**PAGE TEXT**:
--------------------

Creates a PxParticleClothCooker.
- Parameters
vertexCount – [in] The number of vertices of the particle cloth.
inVertices – [in] The vertex positions of the particle cloth.
triangleIndexCount – [in] The number of triangles of the cloth mesh.
inTriangleIndices – [in] The triangle indices of the cloth mesh
constraintTypeFlags – [in] The types of constraints to generate. See PxParticleClothConstraint.
verticalDirection – [in] The vertical direction of the cloth mesh. This is needed to generate the correct horizontal and vertical constraints to model shear stiffness.
bendingConstraintMaxAngle – [in] The maximum angle (in radians) considered in the bending constraints.
- Returns
A pointer to the new PxParticleClothCooker.
-
PxRigidStatic *PxCreatePlane(PxPhysics &sdk, const PxPlane &plane, PxMaterial &material)
create a plane actor.
The plane equation is n.x + d = 0
See also
- Parameters
sdk – [in] the PxPhysics object
plane – [in] a plane of the form n.x + d = 0
material – [in] the material for the new object’s shape
- Returns
a new static actor, or NULL if it could not be constructed
-
PxPoissonSampler *PxCreateShapeSampler(const PxGeometry &geometry, const PxTransform &transform, const PxBounds3 &worldBounds, PxReal initialSamplingRadius, PxI32 numSampleAttemptsAroundPoint = 30)
Creates a shape sampler.
- Parameters
geometry – [in] The shape that defines the surface on which the samples get created
transform – [in] The shape’s global pose
worldBounds – [in] The shapes bounding box
initialSamplingRadius – [in] The closest distance two surface samples are allowed to have
numSampleAttemptsAroundPoint – [in] Number of repetitions the underlying algorithm performs to find a new valid sample that matches all criteria like minimal distance to existing samples etc.
- Returns
Returns the sampler
-
PxRigidStatic *PxCreateStatic(PxPhysics &sdk, const PxTransform &transform, PxShape &shape)
simple method to create a PxRigidStatic actor with a single PxShape.
See also
- Parameters
sdk – [in] the PxPhysics object
transform – [in] the global pose of the new object
shape – [in] the new object’s shape
- Returns
a new static actor, or NULL if it could not be constructed
-
PxRigidStatic *PxCreateStatic(PxPhysics &sdk, const PxTransform &transform, const PxGeometry &geometry, PxMaterial &material, const PxTransform &shapeOffset = PxTransform(PxIdentity))
simple method to create a PxRigidStatic actor with a single PxShape.

--------------------

**GIVEN ENTRIES**:

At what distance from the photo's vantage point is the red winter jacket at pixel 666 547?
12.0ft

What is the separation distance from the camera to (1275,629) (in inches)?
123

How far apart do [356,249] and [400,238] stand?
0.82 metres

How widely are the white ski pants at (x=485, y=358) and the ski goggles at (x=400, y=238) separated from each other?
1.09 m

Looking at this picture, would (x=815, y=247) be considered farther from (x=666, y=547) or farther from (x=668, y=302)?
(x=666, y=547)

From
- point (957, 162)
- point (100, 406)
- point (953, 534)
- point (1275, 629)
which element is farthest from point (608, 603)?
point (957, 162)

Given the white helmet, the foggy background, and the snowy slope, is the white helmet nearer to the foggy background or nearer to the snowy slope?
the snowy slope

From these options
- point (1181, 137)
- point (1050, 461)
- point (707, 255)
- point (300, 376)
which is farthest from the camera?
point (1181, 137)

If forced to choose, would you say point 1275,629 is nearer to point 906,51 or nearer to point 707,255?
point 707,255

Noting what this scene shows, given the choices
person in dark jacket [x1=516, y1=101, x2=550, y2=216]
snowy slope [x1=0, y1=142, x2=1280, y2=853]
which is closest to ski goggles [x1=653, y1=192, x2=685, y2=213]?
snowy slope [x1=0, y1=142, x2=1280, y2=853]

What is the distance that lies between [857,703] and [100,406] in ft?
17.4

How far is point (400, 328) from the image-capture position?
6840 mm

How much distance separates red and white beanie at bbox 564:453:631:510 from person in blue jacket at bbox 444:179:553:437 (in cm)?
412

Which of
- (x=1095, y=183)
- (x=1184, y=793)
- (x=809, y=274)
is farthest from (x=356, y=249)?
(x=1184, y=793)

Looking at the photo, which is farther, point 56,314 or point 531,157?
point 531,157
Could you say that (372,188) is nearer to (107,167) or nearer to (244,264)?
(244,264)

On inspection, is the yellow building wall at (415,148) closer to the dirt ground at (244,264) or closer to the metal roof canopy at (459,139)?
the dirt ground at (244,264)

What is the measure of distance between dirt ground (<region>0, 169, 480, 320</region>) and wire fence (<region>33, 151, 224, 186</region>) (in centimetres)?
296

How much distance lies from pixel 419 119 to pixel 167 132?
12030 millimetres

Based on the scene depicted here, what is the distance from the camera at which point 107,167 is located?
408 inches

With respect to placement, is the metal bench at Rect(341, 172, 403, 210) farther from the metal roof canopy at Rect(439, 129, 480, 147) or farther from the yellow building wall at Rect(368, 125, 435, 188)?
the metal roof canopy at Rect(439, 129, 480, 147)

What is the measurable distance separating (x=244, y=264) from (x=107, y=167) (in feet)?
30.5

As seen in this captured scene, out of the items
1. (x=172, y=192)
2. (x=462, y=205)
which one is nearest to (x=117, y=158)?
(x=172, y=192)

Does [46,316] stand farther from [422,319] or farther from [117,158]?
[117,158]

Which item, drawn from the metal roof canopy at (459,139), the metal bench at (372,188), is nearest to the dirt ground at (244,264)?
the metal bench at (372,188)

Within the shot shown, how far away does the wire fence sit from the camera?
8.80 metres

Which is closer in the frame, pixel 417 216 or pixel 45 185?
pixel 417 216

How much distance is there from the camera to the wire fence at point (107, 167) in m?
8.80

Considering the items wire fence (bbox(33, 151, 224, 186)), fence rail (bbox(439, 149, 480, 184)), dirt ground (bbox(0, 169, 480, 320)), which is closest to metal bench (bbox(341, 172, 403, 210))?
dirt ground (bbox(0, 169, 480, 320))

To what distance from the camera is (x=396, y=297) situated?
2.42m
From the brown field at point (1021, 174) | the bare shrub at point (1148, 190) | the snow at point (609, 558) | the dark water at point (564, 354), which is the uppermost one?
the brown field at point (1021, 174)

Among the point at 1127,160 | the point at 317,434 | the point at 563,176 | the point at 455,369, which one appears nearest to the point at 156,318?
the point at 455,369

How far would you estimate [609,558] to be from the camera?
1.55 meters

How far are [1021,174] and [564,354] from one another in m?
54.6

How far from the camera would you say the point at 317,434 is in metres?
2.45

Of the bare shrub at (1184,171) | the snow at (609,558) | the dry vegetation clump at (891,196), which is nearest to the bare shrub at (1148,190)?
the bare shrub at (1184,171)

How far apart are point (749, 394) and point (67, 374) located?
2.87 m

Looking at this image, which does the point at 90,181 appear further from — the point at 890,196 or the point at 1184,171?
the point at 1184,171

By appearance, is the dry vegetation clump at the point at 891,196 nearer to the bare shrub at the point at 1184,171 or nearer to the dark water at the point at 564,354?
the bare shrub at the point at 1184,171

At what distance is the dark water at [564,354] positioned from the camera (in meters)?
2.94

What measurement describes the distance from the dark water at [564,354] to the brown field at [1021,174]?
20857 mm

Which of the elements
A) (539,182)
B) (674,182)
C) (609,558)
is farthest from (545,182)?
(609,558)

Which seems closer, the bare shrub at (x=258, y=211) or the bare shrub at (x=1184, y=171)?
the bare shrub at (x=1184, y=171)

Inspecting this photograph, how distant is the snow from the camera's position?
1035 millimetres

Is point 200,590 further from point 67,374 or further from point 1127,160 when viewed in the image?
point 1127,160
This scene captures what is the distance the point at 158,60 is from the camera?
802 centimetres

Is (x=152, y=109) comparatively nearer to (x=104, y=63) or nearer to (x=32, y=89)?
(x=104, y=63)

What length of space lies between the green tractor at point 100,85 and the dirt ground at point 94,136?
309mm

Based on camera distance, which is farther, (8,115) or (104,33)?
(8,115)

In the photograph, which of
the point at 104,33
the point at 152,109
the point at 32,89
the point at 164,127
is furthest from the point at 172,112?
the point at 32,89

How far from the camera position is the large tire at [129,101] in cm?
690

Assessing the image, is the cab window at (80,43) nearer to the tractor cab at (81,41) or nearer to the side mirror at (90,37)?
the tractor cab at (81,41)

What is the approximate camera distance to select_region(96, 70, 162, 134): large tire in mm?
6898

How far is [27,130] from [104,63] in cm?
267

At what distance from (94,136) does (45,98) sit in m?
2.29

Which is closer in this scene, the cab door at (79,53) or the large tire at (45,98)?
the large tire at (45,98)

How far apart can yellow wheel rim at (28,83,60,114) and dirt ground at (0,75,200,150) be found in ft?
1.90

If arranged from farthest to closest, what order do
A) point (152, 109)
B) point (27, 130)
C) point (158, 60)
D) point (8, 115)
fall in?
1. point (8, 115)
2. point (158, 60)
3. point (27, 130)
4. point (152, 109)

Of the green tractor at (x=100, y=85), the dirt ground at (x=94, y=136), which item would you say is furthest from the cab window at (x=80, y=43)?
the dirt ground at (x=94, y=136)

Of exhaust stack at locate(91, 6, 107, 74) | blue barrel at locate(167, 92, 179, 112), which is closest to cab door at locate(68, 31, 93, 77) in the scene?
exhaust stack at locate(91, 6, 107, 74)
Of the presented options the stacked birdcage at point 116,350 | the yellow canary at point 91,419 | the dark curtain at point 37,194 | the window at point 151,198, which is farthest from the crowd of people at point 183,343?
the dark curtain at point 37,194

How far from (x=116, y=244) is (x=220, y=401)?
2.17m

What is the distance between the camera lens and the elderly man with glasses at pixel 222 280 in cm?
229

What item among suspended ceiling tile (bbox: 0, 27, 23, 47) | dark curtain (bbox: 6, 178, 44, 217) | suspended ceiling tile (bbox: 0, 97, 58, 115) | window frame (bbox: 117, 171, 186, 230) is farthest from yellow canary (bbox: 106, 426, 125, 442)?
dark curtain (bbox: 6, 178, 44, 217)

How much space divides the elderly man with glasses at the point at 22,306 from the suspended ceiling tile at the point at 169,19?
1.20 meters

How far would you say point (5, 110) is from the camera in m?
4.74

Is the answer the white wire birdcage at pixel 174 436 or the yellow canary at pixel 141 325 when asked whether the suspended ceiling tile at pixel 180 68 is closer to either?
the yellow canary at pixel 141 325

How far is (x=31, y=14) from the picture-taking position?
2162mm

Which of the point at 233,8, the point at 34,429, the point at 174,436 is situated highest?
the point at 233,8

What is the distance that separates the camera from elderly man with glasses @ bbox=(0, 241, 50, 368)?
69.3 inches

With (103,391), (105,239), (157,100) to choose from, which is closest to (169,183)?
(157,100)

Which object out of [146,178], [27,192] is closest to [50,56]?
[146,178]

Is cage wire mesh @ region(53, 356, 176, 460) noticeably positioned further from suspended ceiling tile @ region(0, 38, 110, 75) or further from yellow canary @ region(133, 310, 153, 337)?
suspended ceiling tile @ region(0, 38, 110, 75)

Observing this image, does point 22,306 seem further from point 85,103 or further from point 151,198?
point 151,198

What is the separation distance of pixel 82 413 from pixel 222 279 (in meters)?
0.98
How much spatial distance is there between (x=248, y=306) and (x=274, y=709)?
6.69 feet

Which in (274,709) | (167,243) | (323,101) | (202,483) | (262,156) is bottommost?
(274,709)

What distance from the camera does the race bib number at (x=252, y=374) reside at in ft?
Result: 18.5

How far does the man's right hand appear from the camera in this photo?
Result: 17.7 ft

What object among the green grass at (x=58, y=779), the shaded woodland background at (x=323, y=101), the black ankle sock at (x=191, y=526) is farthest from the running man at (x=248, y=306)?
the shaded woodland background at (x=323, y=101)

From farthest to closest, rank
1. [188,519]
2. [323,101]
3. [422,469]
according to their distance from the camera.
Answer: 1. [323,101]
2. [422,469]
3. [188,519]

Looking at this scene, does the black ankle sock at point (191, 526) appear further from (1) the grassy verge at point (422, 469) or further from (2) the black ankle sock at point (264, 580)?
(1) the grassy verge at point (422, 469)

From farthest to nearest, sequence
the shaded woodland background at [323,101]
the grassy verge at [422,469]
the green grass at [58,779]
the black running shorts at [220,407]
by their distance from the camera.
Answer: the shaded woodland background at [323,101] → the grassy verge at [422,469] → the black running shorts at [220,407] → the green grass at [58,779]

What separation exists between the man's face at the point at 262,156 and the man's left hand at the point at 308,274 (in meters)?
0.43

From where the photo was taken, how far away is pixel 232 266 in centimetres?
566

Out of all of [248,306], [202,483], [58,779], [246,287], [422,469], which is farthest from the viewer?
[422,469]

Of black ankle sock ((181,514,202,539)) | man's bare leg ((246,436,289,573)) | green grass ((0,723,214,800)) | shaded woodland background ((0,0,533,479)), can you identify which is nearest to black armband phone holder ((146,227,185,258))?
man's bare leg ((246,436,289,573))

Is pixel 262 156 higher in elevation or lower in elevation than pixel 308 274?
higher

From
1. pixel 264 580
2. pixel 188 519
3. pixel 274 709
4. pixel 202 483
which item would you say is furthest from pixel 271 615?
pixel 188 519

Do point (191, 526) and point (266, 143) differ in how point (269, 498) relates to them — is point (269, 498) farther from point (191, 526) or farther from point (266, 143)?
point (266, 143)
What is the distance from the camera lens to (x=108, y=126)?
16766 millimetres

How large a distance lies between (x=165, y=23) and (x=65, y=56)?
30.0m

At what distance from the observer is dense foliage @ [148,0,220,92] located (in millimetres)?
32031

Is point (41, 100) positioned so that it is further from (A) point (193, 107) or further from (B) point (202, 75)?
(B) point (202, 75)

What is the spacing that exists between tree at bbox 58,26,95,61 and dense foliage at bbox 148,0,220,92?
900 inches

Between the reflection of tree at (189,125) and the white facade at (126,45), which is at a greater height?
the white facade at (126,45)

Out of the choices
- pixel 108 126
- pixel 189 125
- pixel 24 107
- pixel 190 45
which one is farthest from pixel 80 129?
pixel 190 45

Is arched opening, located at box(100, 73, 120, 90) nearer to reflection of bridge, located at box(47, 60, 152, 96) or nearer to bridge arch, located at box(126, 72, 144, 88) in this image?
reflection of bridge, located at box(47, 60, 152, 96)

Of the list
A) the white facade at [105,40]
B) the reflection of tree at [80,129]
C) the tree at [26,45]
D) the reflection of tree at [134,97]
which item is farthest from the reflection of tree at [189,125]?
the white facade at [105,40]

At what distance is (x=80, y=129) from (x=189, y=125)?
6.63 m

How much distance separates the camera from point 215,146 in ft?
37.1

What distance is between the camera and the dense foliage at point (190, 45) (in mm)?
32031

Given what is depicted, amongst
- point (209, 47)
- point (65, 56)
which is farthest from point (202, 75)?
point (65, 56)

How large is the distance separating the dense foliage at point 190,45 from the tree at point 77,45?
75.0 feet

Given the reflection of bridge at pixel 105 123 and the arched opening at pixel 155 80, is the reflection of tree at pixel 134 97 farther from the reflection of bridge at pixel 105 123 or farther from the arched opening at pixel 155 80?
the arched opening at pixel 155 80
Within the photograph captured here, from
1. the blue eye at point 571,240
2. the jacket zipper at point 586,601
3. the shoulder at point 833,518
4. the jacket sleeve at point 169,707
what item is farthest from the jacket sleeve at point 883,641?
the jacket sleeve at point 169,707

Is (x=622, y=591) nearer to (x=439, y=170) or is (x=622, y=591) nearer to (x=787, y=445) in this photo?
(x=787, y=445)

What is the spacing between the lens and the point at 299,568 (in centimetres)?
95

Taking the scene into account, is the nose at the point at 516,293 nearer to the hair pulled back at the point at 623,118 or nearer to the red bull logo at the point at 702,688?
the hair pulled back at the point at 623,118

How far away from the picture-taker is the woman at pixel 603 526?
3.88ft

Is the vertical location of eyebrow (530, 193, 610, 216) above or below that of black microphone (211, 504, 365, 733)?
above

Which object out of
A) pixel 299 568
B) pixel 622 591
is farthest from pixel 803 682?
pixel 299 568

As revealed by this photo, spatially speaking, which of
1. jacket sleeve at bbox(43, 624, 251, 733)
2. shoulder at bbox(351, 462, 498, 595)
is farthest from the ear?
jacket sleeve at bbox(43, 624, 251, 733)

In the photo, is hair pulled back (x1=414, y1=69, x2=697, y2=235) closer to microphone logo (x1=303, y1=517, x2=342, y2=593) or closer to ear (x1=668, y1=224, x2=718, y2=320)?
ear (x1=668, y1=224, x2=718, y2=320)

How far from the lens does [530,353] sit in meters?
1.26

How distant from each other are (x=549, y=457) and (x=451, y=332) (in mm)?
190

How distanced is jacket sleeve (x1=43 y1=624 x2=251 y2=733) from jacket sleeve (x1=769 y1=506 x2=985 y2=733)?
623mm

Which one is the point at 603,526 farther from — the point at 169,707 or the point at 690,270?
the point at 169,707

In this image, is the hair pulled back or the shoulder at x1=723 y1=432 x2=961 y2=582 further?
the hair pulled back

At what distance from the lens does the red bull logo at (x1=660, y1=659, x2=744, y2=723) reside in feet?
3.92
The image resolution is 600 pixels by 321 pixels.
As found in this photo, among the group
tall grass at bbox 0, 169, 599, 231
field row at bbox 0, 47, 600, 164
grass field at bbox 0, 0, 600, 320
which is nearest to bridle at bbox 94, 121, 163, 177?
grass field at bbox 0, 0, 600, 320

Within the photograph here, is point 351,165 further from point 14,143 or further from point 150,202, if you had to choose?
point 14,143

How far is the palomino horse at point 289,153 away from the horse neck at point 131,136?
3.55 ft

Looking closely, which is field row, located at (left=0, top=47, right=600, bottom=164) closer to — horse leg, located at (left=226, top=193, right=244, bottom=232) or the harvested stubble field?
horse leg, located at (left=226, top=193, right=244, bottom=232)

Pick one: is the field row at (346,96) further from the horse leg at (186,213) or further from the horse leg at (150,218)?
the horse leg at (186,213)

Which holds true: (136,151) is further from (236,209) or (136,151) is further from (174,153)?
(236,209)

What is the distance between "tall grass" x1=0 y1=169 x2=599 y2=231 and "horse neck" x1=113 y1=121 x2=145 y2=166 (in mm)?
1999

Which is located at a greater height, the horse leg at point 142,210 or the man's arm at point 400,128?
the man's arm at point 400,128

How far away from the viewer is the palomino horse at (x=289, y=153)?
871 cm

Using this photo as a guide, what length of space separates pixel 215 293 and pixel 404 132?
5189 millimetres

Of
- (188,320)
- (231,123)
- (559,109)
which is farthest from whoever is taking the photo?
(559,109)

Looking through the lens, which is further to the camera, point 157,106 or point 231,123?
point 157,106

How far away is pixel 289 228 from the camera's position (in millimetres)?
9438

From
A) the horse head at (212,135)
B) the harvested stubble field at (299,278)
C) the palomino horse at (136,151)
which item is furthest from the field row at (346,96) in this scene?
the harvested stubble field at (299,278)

--------------------

**WHAT IS BEING ASKED**:
Reproduce the stretch of the API documentation from "Creates a PxParticleClothCooker." through "PxPlane &plane, PxMaterial &material)".

**RESULT BELOW**:
Creates a PxParticleClothCooker.
- Parameters
vertexCount – [in] The number of vertices of the particle cloth.
inVertices – [in] The vertex positions of the particle cloth.
triangleIndexCount – [in] The number of triangles of the cloth mesh.
inTriangleIndices – [in] The triangle indices of the cloth mesh
constraintTypeFlags – [in] The types of constraints to generate. See PxParticleClothConstraint.
verticalDirection – [in] The vertical direction of the cloth mesh. This is needed to generate the correct horizontal and vertical constraints to model shear stiffness.
bendingConstraintMaxAngle – [in] The maximum angle (in radians) considered in the bending constraints.
- Returns
A pointer to the new PxParticleClothCooker.
-
PxRigidStatic *PxCreatePlane(PxPhysics &sdk, const PxPlane &plane, PxMaterial &material)